Lockheed Martin is the world's largest defense contractor, generating $75B in revenue from F-35 fighter jets (28% of sales), missile defense systems (Patriot, THAAD), rotary aircraft (Black Hawk, Sikorsky), and space systems. The company operates under multi-year, cost-plus and fixed-price contracts with the U.S. DoD (70% of revenue), allied governments, and NASA, with a $160B backlog providing 2+ years of revenue visibility.
Lockheed operates under long-cycle government contracts with 2-10 year durations. F-35 program generates recurring revenue from production (150+ jets/year at $80-100M unit cost) plus 50-year sustainment contracts. Cost-plus contracts (30-40% of revenue) provide 8-12% margins with minimal execution risk, while fixed-price development programs carry higher risk but 12-15% margins when executed well. Pricing power stems from sole-source positions on critical platforms (F-35, THAAD) and high switching costs due to platform integration complexity. International sales (30% of revenue) carry 15-20% higher margins than domestic.

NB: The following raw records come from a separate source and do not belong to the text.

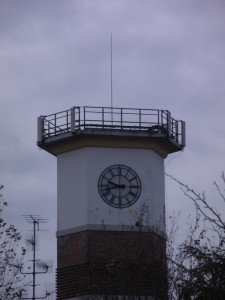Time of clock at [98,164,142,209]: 9:42
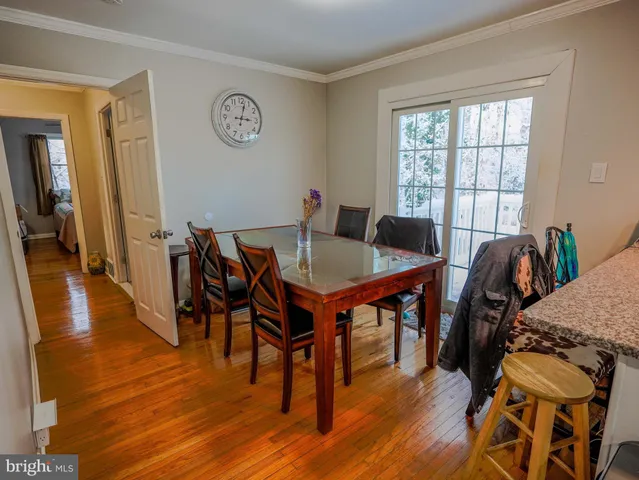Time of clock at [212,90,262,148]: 3:02
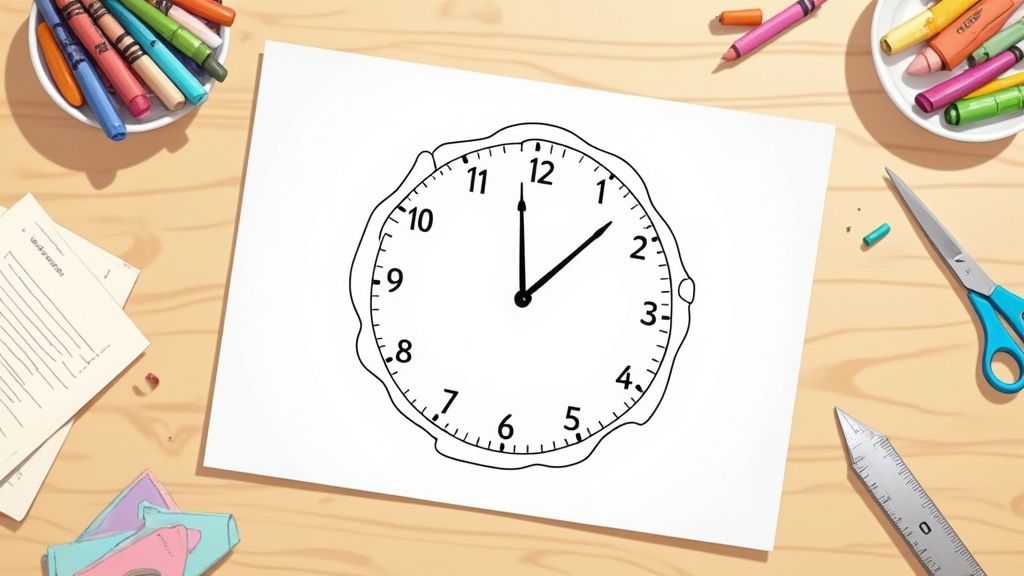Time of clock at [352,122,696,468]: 12:07
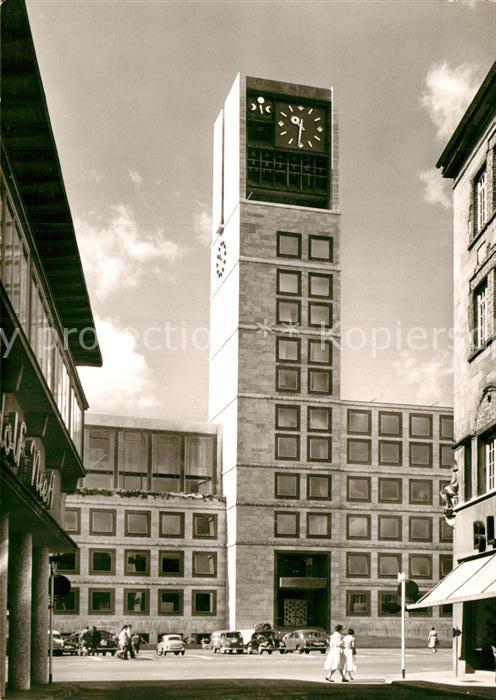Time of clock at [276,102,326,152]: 9:31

U.S. defense budget authorization and appropriations (FY2024 at $886B, 3% real growth)
F-35 production rate and international orders (current backlog: 500+ jets worth $50B)
Missile defense procurement driven by geopolitical tensions (Ukraine, Taiwan, Middle East)
Free cash flow conversion and capital deployment (targeting $6-7B FCF, 3.2x debt/equity requires deleveraging)
Program execution on fixed-price development contracts (cost overruns compress margins by 200-400bps)
Defense budget constraints from U.S. fiscal deficits and debt ceiling debates could flatten real spending growth below 2% annually, pressuring top-line
F-35 program concentration risk (28% of revenue) - any production cuts, foreign order cancellations, or Block 4 delays materially impact earnings
Shift toward unmanned systems and software-defined platforms favors non-traditional defense contractors (Palantir, Anduril), eroding franchise value of legacy platforms
Northrop Grumman (B-21 bomber), Boeing (F-15EX), and RTX (missiles) compete for share of constrained defense budgets
Emerging hypersonic and directed energy weapons programs face competition from new entrants with lower cost structures
International competitors (BAE Systems, Dassault, Saab) undercutting F-35 pricing on export competitions with Gripen, Rafale at 40-50% lower acquisition cost
3.2x debt/equity ratio elevated vs. 2.0x peer average, limiting financial flexibility for M&A or share repurchases beyond $4B annually
Pension underfunding of $15B creates $800M-1.2B annual cash contribution requirement, constraining FCF available to equity holders
Fixed-price development contracts ($12B in backlog) carry execution risk - 10% cost overrun on major program eliminates $300-500M in operating income
low - Revenue driven by multi-year government appropriations rather than GDP. Defense spending exhibits counter-cyclical tendencies during geopolitical stress. 90% revenue visibility from backlog insulates from economic cycles. However, discretionary commercial space and cybersecurity segments (5% of revenue) show moderate GDP sensitivity.
moderate - $20B gross debt at 3.8% weighted average rate creates $80M annual expense sensitivity per 100bps rate move. Pension obligations ($15B underfunded) face discount rate sensitivity: 50bps rate increase improves funded status by $1.5B, reducing required contributions. Rising rates compress P/E multiple (currently 19x vs. 15x historical average), as defense stocks trade as bond proxies during peacetime. Customer financing costs minimal given government counterparty.
minimal - 98% of revenue from sovereign governments with AAA-AA credit ratings. Payment risk negligible. Working capital benefits from progress payments (receive 80-90% of costs before delivery). No meaningful exposure to commercial credit cycles or consumer lending.
value/dividend - Attracts defensive investors seeking 2.5% dividend yield, stable cash flows, and geopolitical hedge. 50% 1-year return reflects multiple expansion from defense spending tailwinds, not fundamental earnings growth (-4% EPS growth). 80% ROE driven by financial leverage (3.2x D/E) rather than operational excellence. Momentum investors rotating into defense on Ukraine/Taiwan tensions.
low - Beta of 0.6-0.7 reflects defensive characteristics. Stock exhibits low correlation to economic cycles but spikes on geopolitical events (Russia/Ukraine, China/Taiwan tensions). 10% intra-quarter volatility typical, with 20-30% drawdowns during defense budget cut cycles (2013 sequestration precedent).